Assignment:
For each line of the data that includes the word "modules", copy the line.

Working data:
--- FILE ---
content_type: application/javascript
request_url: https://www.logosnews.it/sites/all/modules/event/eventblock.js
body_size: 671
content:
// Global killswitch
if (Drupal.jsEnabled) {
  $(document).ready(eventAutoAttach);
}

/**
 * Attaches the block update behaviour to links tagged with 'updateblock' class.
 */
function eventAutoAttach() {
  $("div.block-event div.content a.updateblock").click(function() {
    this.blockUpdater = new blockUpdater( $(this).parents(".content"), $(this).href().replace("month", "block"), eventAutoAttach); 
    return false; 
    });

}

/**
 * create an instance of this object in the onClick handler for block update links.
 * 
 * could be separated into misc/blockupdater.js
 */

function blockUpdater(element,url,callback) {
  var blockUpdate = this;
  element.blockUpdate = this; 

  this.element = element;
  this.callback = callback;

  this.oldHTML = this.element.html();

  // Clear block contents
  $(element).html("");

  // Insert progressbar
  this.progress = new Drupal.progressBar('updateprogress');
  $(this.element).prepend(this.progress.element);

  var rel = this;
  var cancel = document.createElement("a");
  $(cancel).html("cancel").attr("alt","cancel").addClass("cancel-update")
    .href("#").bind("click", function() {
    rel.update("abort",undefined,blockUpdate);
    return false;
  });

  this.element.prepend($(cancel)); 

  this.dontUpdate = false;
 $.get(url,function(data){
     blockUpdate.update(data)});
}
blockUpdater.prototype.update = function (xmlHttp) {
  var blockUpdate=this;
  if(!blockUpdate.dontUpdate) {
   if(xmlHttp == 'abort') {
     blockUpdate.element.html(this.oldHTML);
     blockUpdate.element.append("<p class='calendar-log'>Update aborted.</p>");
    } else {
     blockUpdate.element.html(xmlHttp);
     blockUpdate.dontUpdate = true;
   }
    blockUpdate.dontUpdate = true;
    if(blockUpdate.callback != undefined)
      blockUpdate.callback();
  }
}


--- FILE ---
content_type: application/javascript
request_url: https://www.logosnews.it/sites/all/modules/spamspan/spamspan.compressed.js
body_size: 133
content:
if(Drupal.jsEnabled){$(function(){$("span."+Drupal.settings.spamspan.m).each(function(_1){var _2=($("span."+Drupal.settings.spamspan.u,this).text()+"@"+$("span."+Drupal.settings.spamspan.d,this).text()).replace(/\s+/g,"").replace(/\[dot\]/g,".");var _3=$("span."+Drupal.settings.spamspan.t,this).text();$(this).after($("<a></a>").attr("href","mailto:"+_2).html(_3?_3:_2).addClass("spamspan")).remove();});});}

Solution:
request_url: https://www.logosnews.it/sites/all/modules/event/eventblock.js
request_url: https://www.logosnews.it/sites/all/modules/spamspan/spamspan.compressed.js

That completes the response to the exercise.